To avoid being shut down by an economic slowdown, here are some of Baker’s top tips for small businesses seeking to recession-proof themselves:
* Don’t wait until 2021 to prepare yourself for a potential recession.
2021 might seem far off – but it’s really not, especially when it comes to making major changes within your business if necessary.
* Diversify your service offerings.
Sometimes being a small business and trying to boost your revenue is a bit of trial and error. But once you’ve been up and running for some time, you should have a sense of what’s most effective at driving revenue and what isn’t.
“Know how you can expand on the services your business currently offers to serve a larger clientele, or to deliver more for your existing customers. It’s generally easier to retain customers than it is to acquire new ones,” Baker said.
During slow periods, consider investing more in your marketing. You can also experiment with some of your pricing models. For example, if you regularly bill the same clients, consider putting them on retainer so you can reserve time for recurring work.
* Do a black and white review of your expenses.
Develop an understanding of costs and what can be cut to increase cash. This might mean hiring conservatively – or instead of hiring full-time staff, hiring contractors, Baker said.
Make sure your financial reporting system is in order. It doesn’t have to be complicated, but you need to be able to track invoices, outstanding payments, and expenses.
Ensure you have a way to categorize your expenses. Do you regularly run Profit & Loss reports for your business for full visibility into your income and expenses?.
Don’t make a huge investment unless you need it. This is a matter of timing – you don’t want to miss out a crucial opportunity. But consider it even more carefully than you normally would.
* Brainstorm ways to pull forward income.
Know your current invoicing practices and how they may need to be modified now to have more cash in the bank. Do you know how much your clients owe you? Are they paying you on time, or are they contributing to a cash flow crunch because they’re regularly late?
“At FreshBooks, our research found 40% of self-employed professionals have at least one invoice that’s overdue and averaging more than $2,500,” Baker said. “It’s important to have a system in place to nudge them or follow up with late payment reminders, or even to set late fees to push them to pay you on time.”
* Practice your word of mouth marketing and referrals.
Baker’s final tip: It’s free to ask existing customers for referrals. There are lots of ways to generate leads aside from traditional paid advertising. Find out how you can upsell your existing clients, and ask them to refer you to others in their network, he said.

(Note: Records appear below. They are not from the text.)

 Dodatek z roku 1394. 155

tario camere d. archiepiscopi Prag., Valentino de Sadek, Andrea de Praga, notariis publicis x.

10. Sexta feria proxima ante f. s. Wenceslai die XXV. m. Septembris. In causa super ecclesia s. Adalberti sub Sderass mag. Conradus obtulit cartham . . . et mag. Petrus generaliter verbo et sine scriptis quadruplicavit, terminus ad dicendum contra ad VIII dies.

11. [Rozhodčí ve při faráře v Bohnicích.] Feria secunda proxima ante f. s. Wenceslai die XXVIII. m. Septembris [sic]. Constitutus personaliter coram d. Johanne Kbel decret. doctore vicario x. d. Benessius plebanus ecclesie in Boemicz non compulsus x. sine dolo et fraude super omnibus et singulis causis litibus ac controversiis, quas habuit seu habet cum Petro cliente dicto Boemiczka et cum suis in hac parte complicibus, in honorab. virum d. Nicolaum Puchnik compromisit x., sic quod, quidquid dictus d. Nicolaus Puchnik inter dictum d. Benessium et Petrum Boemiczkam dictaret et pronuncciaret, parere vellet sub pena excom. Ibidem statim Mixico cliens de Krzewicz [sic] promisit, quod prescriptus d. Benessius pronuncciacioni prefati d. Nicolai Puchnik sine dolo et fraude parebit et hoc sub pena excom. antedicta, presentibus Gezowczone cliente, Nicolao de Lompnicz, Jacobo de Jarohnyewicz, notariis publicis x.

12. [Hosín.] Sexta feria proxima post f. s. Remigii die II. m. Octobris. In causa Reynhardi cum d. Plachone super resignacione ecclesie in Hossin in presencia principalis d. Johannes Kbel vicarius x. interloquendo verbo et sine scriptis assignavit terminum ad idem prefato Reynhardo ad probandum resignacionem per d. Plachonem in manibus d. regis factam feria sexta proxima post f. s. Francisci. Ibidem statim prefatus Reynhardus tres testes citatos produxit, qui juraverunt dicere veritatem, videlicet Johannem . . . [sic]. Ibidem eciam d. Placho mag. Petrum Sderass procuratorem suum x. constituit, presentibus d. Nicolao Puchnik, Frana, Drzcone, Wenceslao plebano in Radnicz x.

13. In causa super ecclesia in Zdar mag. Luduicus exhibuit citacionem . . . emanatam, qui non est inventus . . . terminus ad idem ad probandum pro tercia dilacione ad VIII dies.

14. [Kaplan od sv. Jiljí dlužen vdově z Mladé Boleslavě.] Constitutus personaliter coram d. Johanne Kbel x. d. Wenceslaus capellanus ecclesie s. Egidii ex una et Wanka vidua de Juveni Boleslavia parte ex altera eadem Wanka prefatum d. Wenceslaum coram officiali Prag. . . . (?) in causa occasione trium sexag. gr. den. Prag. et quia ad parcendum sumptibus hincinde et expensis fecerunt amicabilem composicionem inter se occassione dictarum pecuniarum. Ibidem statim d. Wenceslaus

A recent survey by online lender BlueVine of 1,000 small businesses showed that 80% worry about a recession. Yet, 44% of those polled haven’t taken any measures to prepare.
Of those who are preparing, most are adding new products or services or diversifying product lines. One in five say they have taken necessary steps, and 28% will do so within 12 to 24 months, according to Small Business Trends.
Other measures cited include scaling back on large investments, seeking more affordable partners and suppliers, and slowing down hiring.